On Sun, Feb 23, 2014 at 9:49 PM, Tom Lane <tgl@sss.pgh.pa.us> wrote:
> Jeff Janes <jeff.janes@gmail.com> writes:
>> On Sunday, February 23, 2014, Scott Marlowe <scott.marlowe@gmail.com> wrote:
>>> I'm guessing that this is so that it can be rolled back. Unlink is
>>> likely issued at commit;
>
>> I would hope that ftruncate is issued at commit as well. That doesn't
>> sound undoable.
>
> It's more subtle than that. I'm too lazy to look at the comments in md.c
> right now, but basically the reason for not doing an instant unlink is
> to ensure that if a relation is truncated and then re-extended, open file
> pointers held by other backends will still be valid. The ftruncate is
> done to ensure that allocated disk space goes away as soon as that's safe
> (ie, at commit of the truncation); but immediate unlink would require
> forcing more cross-backend synchronization than we want to have.
>
> If memory serves, the inode should get removed during the next checkpoint.
I was moments away from commenting to say that I had traced the flow
of the code to md.c and found the comments there quite illuminating. I
wonder if there is a different way to solve the underlying issue
without relying on ftruncate (which seems to be somewhat expensive).
--
Jon

Goal:
According to the thread, why is a truncated relation's file not unlinked right away? Explain in one to three sentences. Rely only on the thread for your answers.

Saved entries:
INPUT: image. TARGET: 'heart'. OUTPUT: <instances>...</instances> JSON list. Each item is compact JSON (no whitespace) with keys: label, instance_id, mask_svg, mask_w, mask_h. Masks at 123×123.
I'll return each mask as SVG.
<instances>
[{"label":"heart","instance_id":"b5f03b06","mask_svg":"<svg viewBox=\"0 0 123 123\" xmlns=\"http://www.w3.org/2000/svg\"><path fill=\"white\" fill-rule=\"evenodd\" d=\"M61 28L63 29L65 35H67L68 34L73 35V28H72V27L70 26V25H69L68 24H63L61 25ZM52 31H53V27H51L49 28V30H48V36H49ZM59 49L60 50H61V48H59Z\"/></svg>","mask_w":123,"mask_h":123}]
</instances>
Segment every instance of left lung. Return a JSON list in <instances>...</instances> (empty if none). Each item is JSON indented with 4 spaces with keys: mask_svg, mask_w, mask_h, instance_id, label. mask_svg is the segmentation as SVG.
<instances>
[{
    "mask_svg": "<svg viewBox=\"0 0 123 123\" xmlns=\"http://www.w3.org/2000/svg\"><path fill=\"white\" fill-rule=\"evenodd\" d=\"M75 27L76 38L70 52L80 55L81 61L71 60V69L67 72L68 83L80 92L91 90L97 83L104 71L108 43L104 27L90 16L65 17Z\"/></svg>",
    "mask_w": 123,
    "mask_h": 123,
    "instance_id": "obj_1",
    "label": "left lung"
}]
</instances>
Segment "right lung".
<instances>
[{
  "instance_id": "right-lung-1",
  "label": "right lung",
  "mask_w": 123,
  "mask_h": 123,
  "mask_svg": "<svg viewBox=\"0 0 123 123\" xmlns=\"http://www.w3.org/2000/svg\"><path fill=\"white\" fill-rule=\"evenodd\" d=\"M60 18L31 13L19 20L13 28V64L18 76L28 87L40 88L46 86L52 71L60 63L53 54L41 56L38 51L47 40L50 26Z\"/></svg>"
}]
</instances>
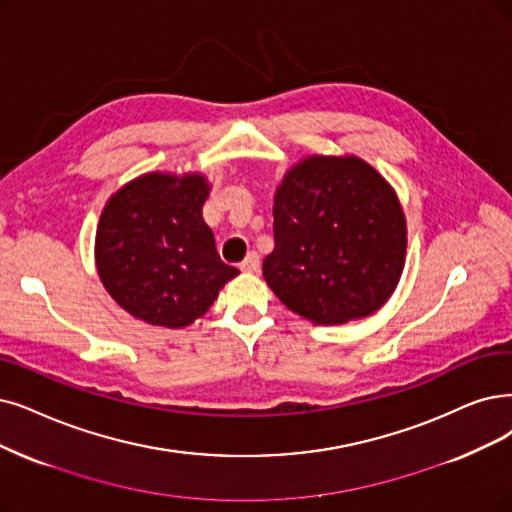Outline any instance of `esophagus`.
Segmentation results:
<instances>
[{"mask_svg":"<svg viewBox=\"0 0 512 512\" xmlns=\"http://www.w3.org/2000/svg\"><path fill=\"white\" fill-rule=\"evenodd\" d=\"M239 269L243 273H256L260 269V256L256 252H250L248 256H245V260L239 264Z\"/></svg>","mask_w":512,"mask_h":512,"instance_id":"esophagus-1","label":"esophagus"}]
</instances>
==
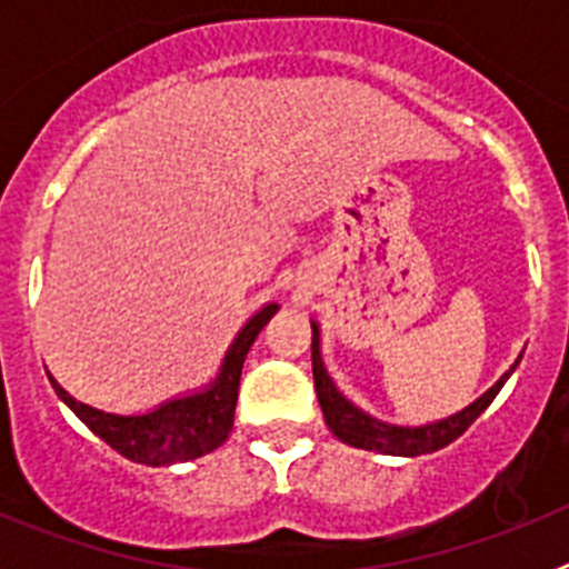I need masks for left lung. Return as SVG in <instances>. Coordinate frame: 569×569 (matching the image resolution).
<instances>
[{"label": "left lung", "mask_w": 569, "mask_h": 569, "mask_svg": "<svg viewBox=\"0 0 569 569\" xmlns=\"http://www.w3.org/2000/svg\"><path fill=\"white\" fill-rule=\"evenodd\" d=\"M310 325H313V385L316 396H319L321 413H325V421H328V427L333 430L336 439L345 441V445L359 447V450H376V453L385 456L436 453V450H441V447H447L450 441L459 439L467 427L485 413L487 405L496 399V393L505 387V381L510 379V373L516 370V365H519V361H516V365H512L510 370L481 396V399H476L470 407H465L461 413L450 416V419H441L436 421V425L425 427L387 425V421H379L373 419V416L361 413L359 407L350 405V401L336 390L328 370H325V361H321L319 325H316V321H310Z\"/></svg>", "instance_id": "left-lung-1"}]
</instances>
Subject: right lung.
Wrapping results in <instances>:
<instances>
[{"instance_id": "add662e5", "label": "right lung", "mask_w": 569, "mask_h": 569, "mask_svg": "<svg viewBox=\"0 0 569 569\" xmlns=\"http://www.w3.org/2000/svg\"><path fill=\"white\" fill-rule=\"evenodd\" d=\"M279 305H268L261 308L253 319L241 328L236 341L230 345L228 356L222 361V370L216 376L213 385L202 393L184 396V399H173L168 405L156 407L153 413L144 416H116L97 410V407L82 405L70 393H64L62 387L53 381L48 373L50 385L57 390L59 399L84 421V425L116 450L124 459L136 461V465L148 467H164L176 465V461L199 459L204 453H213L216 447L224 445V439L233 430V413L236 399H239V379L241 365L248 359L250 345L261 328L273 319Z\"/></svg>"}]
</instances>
---
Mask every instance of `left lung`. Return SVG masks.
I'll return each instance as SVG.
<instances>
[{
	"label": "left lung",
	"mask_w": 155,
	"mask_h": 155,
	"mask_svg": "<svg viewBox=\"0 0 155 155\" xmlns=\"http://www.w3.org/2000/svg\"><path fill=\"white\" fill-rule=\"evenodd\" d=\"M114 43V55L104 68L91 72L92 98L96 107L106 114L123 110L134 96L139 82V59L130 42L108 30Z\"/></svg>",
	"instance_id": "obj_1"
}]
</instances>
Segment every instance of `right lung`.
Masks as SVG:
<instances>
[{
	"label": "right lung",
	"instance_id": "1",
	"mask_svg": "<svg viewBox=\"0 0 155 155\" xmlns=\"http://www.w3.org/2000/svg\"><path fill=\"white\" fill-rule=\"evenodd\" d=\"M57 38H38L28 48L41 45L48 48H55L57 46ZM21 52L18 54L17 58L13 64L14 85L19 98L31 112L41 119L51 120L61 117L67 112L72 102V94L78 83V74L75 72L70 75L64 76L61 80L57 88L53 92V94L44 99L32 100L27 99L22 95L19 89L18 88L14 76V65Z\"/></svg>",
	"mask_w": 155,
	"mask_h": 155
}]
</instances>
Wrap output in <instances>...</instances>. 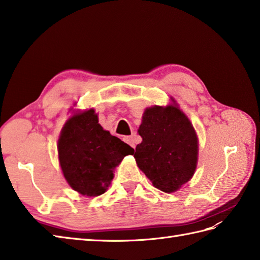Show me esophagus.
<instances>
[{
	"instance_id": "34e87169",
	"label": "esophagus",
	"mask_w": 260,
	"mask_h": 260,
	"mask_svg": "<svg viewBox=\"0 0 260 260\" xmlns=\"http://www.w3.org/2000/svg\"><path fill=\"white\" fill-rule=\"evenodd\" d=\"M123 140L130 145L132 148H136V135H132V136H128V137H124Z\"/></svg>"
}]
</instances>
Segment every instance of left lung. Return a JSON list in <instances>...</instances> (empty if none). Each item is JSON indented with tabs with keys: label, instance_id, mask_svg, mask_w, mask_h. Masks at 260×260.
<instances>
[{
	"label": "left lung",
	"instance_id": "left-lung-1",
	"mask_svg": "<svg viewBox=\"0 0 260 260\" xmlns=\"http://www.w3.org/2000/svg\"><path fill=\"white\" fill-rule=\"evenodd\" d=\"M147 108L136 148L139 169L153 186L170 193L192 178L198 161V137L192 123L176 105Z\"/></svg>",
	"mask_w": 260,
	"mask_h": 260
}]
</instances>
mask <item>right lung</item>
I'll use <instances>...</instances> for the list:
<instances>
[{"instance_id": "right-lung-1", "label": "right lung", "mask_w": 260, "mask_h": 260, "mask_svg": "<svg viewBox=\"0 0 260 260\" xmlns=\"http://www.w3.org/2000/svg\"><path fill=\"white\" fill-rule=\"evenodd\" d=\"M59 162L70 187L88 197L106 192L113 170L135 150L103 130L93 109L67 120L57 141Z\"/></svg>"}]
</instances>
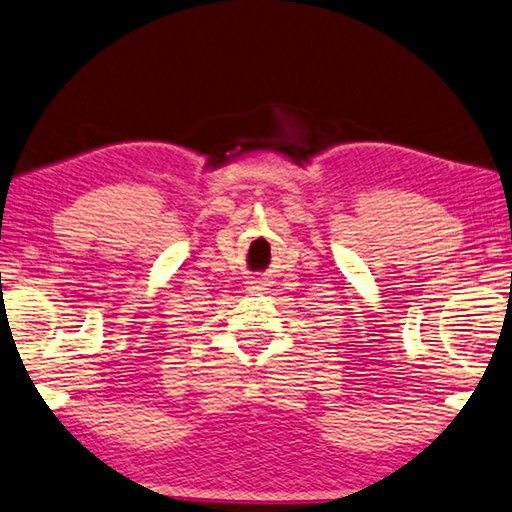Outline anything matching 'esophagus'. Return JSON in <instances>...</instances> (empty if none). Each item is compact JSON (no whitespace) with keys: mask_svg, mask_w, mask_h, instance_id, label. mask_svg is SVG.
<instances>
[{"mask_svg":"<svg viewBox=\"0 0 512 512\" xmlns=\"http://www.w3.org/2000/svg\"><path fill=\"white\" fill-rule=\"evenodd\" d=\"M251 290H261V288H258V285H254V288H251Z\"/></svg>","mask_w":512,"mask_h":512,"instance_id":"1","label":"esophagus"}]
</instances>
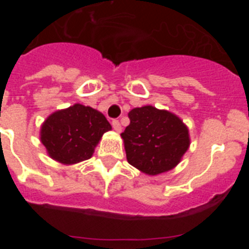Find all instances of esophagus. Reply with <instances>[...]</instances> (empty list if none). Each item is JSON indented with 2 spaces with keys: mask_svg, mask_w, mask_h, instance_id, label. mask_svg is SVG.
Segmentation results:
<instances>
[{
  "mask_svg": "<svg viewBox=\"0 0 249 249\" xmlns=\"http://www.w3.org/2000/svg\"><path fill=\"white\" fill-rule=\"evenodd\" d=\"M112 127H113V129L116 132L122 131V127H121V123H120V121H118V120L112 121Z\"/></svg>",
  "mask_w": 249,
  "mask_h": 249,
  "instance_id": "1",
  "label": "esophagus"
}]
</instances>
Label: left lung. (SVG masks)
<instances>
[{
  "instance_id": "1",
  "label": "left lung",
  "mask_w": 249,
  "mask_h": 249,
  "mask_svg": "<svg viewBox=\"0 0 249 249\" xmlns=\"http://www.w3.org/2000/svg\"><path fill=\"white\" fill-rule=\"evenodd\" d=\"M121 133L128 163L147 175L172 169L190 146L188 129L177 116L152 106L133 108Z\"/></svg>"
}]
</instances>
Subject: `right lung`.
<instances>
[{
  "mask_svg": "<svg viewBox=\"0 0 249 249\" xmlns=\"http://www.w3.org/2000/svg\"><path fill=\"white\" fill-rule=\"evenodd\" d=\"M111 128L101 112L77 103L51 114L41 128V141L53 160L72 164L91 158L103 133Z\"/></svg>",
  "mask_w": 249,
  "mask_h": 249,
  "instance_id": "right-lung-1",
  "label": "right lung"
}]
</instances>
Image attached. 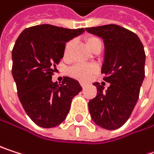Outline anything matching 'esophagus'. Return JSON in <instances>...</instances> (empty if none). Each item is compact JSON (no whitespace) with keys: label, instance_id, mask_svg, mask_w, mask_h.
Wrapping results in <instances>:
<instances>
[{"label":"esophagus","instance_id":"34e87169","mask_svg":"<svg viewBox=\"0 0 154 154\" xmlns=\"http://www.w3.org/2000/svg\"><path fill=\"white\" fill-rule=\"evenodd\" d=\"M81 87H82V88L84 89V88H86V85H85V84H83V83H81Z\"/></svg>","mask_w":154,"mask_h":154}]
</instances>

In response:
Delaying the unlink ensures that if a relation is truncated and then re-extended, open file pointers held by other backends will still be valid. Unlinking immediately would require more cross-backend synchronization than is wanted. Instead, ftruncate is done at commit of the truncation to free the allocated disk space as soon as that is safe.